• **Provided material**
━━━━━━━━━━

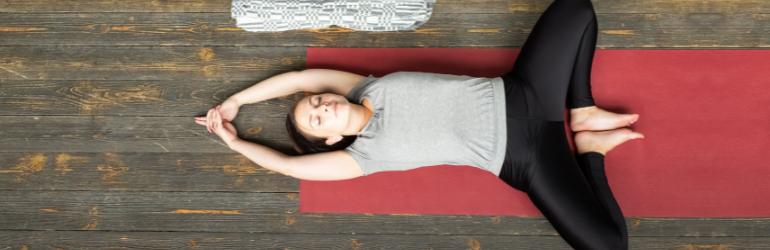 A woman lays back on a yoga mat in cobblers pose.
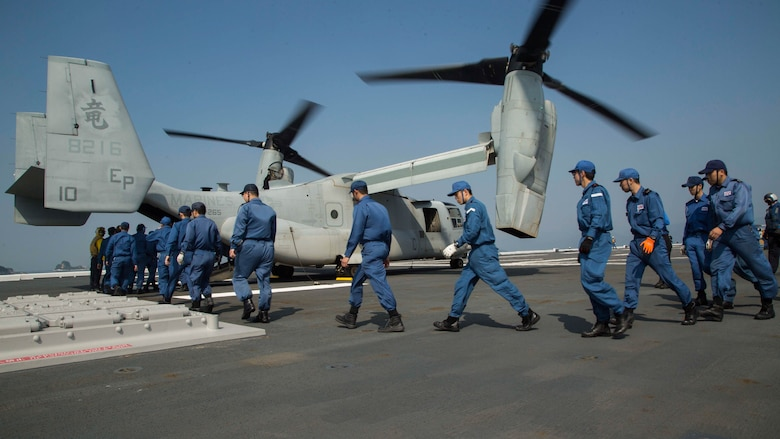 U.S. Marines assigned to Marine Medium Tiltrotor Squadron 265 (Reinforced), 31st Marine Expeditionary Unit and Japan Self-Defense Force members transport supplies onto an MV-22B Osprey aboard the JS Hyuga (DDH 181), April 19, 2016. The supplies are in support of the relief effort after a series of earthquakes struck the island of Kyushu. The 31st MEU is the only continually forward-deployed MEU and remains the Marine Corps' force-in-readiness in the Asia-Pacific region.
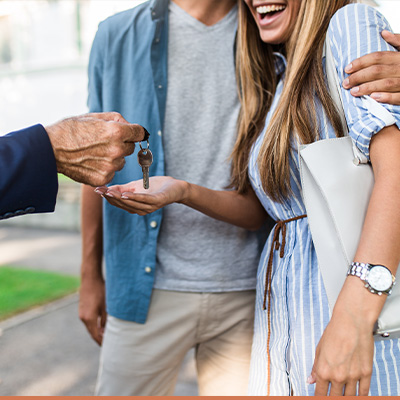 Young couple getting keys to their new house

━━━━━━━━━━

• **Instructions for the task**
Using the data above, print every line exactly, omitting pictures.

• **Solution to the problem**
 A woman lays back on a yoga mat in cobblers pose.
 U.S. Marines assigned to Marine Medium Tiltrotor Squadron 265 (Reinforced), 31st Marine Expeditionary Unit and Japan Self-Defense Force members transport supplies onto an MV-22B Osprey aboard the JS Hyuga (DDH 181), April 19, 2016. The supplies are in support of the relief effort after a series of earthquakes struck the island of Kyushu. The 31st MEU is the only continually forward-deployed MEU and remains the Marine Corps' force-in-readiness in the Asia-Pacific region.
 Young couple getting keys to their new house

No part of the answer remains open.